◆ Dataset entries
=== Begin Enclosure ===
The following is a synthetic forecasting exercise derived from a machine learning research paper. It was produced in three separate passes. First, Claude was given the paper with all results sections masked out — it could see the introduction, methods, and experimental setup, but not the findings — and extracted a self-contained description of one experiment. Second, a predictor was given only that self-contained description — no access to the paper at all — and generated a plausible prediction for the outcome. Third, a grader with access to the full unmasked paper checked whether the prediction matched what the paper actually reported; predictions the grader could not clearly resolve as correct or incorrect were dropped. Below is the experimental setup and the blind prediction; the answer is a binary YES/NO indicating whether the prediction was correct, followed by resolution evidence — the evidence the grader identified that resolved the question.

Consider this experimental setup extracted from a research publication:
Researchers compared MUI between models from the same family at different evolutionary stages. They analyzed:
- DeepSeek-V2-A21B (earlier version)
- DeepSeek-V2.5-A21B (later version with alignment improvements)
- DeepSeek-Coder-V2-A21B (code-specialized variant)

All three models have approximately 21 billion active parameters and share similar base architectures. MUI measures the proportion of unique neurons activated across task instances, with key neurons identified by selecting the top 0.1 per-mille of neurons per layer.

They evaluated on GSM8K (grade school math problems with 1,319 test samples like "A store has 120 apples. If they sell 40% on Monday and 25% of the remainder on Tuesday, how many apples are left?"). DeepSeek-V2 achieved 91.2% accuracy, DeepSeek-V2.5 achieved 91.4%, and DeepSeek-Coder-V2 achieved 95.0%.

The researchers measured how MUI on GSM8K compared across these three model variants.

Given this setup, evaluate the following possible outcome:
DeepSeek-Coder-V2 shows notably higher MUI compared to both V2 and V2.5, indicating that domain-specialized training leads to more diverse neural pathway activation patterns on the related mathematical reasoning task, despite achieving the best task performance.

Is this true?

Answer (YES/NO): NO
=== End Enclosure ===
◆ TRY IT
For every line of the records that has the word "across" in it, make a copy.

◆ YOUR SOLUTION
All three models have approximately 21 billion active parameters and share similar base architectures. MUI measures the proportion of unique neurons activated across task instances, with key neurons identified by selecting the top 0.1 per-mille of neurons per layer.
The researchers measured how MUI on GSM8K compared across these three model variants.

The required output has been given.